Example Question #1 : Understanding Restriction Endonucleases And Rfl Ps

Which of the following is a reason that cDNA clones of eukaryotic genes are capable of being expressed in prokaryotic cells? 

I. cDNA clones do not contain any of the introns present in the genomic DNA

II. Prokaryotes have the basic translational machinery needed to express these genes

III. Prokaryotes are capable of making similar post-transcriptional modifications as eukaryotes

Possible Answers:

I only

I, II, and III

I and II

II and III

Correct answer:

I and II

Explanation:

cDNA clones are incredibly powerful tools that can be used to express eukaryotic proteins in prokaryotic cells. One of the primary reasons that this is possible is because both eukaryotes and prokaryotes contain very similar systems of translating mRNA transcripts. Another reason is because the cDNA clone does not contain any of the information that would normally be spliced (introns). Prokaryotes do not make the same post-transcriptional modifications that eukaryotic cells do, and must have introns removed by external means in order to create viable protein products.

Example Question #2 : Understanding Restriction Endonucleases And Rfl Ps

Which of the following DNA sequences could most likely be cleaved by an endonuclease?

Possible Answers:

5'-GGAACC-3'

3'-CCTTGG-5'

5'-CGATTA-3'

3'-GCTAAT-5'

5'-TATACC-3'

3'-ATATGG-5'

5'-CCTAGG-3'

3'-GGATCC-5'

Correct answer:

5'-CCTAGG-3'

3'-GGATCC-5'

Explanation:

Endonucleases cut DNA at restriction sites. These restriction sites are palindromic, meaning that they read the same forward as they do backwards. 

The sequence 5'-CCTAGG-3' will have the complementary strand 3'-GGATCC-5'. Since this sequence is read the same forward as it is backwards, it is a palindromic sequence that can be potentially cleaved by an endonuclease.

5'-CCT|AGG-3'

3'-GGA|TCC-5'

Example Question #3 : Understanding Restriction Endonucleases And Rfl Ps

When performing recombinant DNA techniques, it is often necessary to cut desired DNA sequences with restriction enzymes. Where are these enzymes typically isolated from?

Possible Answers:

Plants 

Animals

Bacteria

They are synthetic

Fungi

Correct answer:

Bacteria

Explanation:

The correct answer is bacteria. Both bacteria and archae utilize restriction enzymes as a defense mechanism to cut foreign intracellular DNA (specifically DNA of bacteriophage). Restriction enzymes are named based on the organism in which they were discovered - for example EcoRI is named after E.coli, and was the first restriction enzyme, found in the R strain.

Example Question #4 : Understanding Restriction Endonucleases And Rfl Ps

After a double digest with EcoRI and HindIII, a gel electrophoresis shows that you have several restriction fragment bands. You see bands of lengths 3kb, 4kb and 5kb. From previous tests, you know that there are two EcoRI restriction sites and two HindIII restriction sites in the DNA fragment you are studying. How many restriction fragments are really in your reaction?

Possible Answers:

It cannot be determined from the given information

Four

Three

Six

Five

Correct answer:

Five

Explanation:

The correct answer is five. Although you can only see three bands in your gel, a DNA fragment with four different restriction sites will be cut into five distinct pieces (if you're having trouble picturing this, drawing it out helps). In this case, some of the bands must be matching sizes, so they do not appear to be separate on your gel. For instance, there may be two 3kb bands, two 4kb bands, and one 5kb band.

_EXERCISE INSTRUCTIONS:_ In the restriction endonuclease text, what organism is EcoRI named after? The data that follows has no connection to the restriction endonuclease text.

_MATERIAL PROVIDED:_
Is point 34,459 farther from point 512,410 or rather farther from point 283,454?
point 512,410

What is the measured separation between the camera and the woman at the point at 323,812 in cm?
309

_SOLUTION TO THIS EXERCISE:_ E.coli